THE YALE REPORT OF 1828
There were many changes that affected higher education in the United States in the nineteenth century. The issues in controversy include, 1. Church versus state control of higher education, 2. the value of the college versus the university, and 3. classical curriculum versus the principle of election. The third issue is the purpose of this report. Should the traditional curriculum of higher education continue? Up to this point the rigid classical curriculum of higher education had resisted change. Then, as now, institutions of higher learning were more resistant to change than were elementary and secondary schools. The strength of the conservative view was centered at Yale University. The Yale Report of 1828 was written to rebute critics who were challenging the classical curriculum.
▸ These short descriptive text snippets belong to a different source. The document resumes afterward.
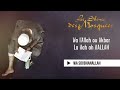 le silence des mosquées • « wa soubhanallah »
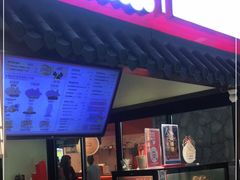 -粉粉乐鲷鱼烧(美罗城店)
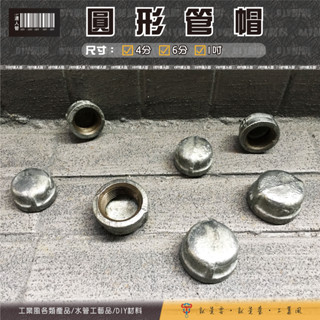 ✪1977達人管✪【 圓型管帽 】4分 / 6分 / 1吋 / 圓型管帽 / 鐵管帽 / 鍍鋅管帽 / DIY材料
What should the student study? The growing concern about the question of curriculum in higher education was in large part due to the industrial revolution and the increase in agriculture in the period of the nineteenth century. Advocates for change believed that college should prepare a man for living, may it be through banking, farming, or industry. The curriculum should offer vocational education. Under this plan for reform, students would be able to pursue a specific plan of study so that he could learn a trade and become a positive contributor to the community in which he lived. Advocates for change believed that curriculum should be relevant to commerce, industry, and agriculture.
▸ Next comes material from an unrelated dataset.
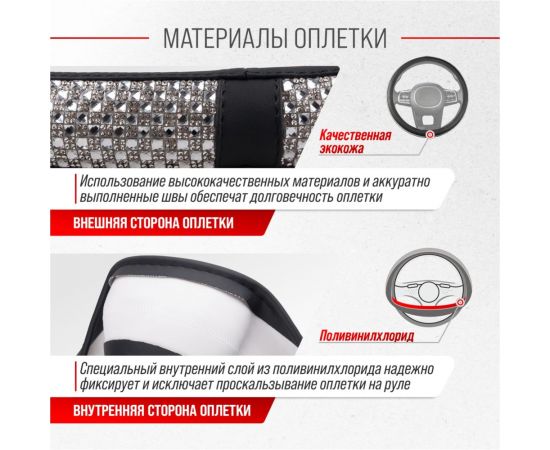 Оплетка SKYWAY Crystal-1 M черная экокожа/серебряные стразы S01102461 – изображение 5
On the other side of the debate was the view that traditional curriculum should stay. Heading up this side of the debate were the leaders at Yale University. Yale University concluded that the old way was the best way and to uphold this view wrote the Yale Report of 1828. According to the authors of this report, education would be composed of four disciplines in order to create the truly educated man. First, education would act in a manner of parental control. This discipline would enable the educated man to act in an appropriate manner in the absence of supervision. Secondly, education would provide a man with mental discipline. This discipline would help a man make it through the difficult times. The third necessity education would provide was to vigorously exercise a man's mental faculties. This would make a man think not only about the why of the problem but also the how. Finally, the report stated that classical education would form a proper character. This discipline would make a man a gentleman. As well as these disciplines of education the Yale Report emphasized teaching the classics through Latin and Greek. "Only the classical languages could provide the necessary disciplines and furniture of the mind." Advocates for traditional curriculum believed that exercising the mind and providing a general foundation common to all was more important than providing specialized education for a particular profession.
The Yale Report of 1828 was a major historical happening in the debate about curriculum in higher education. Despite the strength of the leaders of Yale University, reform of curriculum began to change by the end of the nineteenth century. However the classical approach remained strong in several New England states.
References
1. The American School in Transition, William Drake.
2. A History of American Education, Macmillan.